Bond Investing with a Conscience: Church Bonds

Talk about good deeds. Churches in the United States have issued bonds for more than a century now. The bonds are most often secured by a deed of trust on church real estate or other property. Traditionally, most of these bonds have been sold as private offerings to bona fide members of the church congregation only.

But in the past decade or so, a market has been growing for church bonds offered to the general public — believer and heathen alike. Yes, a church-bond mutual fund even exists for those who seek holy diversification.

What are church bonds?

Church bonds look and feel something like corporate bonds, but they have a certain advantage in that they are almost always backed by the issuer’s real property. For that reason, when property held stable value, as it did for many years, church bonds rarely defaulted. But that situation changed when the real estate market starting tumbling. Since 2008, some church bonds have gone under.

Because most of these bonds are still sold under private offerings, and because the ratings agencies— the same people who generally produce default statistics— don’t rate church bonds, there’s no way to say exactly how many church bonds have defaulted.

But according to Scott Rolfs of B.C. Ziegler and Company (in the business of issuing church bonds since 1913), only 4 of the nearly 500 bond issues his firm has managed over the past 30 years have failed to pay investors back their promised interest and principal.

As for yield, says Rolfs, church bonds generally pay 65 basis points (65/100 of a percentage point) higher than BBB corporate bonds. At the time of this writing, in early 2012, the typical 10-year church bond was yielding about 6 percent, according to Rolfs.

Keep in mind a few caveats when buying church bonds:

  • Church bonds, which are usually issued in denominations of $1,000, tend to be rather illiquid; you could have a hard time selling a church bond that you don’t plan to hold to maturity.

  • All church bonds are callable, meaning that the church may give you your money back and retire the bond before it matures.

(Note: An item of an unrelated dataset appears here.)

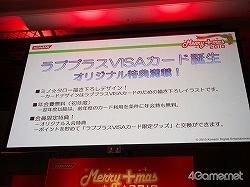 画像ギャラリー No.024のサムネイル画像 / 今年もクリスマスは中止じゃなかった。「ラブプラス クリスマスイベント メリープラスマス2010」に500名以上のカレシが集結。アーケードや3DSの最新情報も明らかに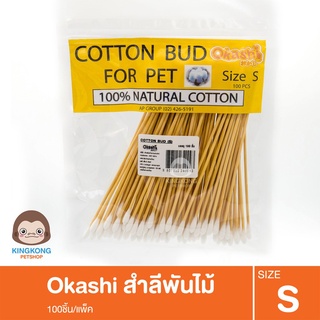 สำสีก้าน ทำความสะอาด (100ก้าน/แพ็ค)Okashi Cotton Bud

  • Because church bonds are generally too small to be rated by the major rating agencies, you’ve really got to trust your broker to do due diligence (that means homework in financial-speak) and make you an honest deal.

Don’t for a minute believe that church bonds are somehow divine creations. In 2010, a former Indiana pastor was sentenced to 54 years in prison for his role in selling more than $120 million in bogus church bonds. His main selling point, according to trial testimony, was an appeal to the Christian faith. The vast majority of church bonds, however, are legitimate financial instruments . . . if not divine.

Should you invest in church bonds?

Church bonds are viable alternatives to corporate bonds, especially if you care where your money is going and reap emotional reward from knowing that you are helping to fund the growth of a church. But the offerings are limited, and most are restricted to residents of certain states.

One church-bond mutual fund — Capstone Church Bond Fund (XCBFX) — founded in 2005, is available to any investor in any state. Unfortunately, the yearly management fee of 1.82 percent is very high. Nonetheless, for more information on the fund, you can contact Capstone Church Bond Fund through their website or at 1-800-262-6631. The five-year return of this fund is currently a very unimpressive 0.83 percent.

You may also try two other outfits devoted to the offering of individual church bonds:

If you shop for church bonds, don’t do it on a prayer; shop as you would for any other bond. Make sure you read the prospectus and understand the risks involved. Note especially the collateral offered on the bond. Then get competitive bids, and be sure that you are not paying an unreasonable markup to the broker.

As of 2009, church bonds have been listed on the TRACE system that allows you to see recent buys and sells.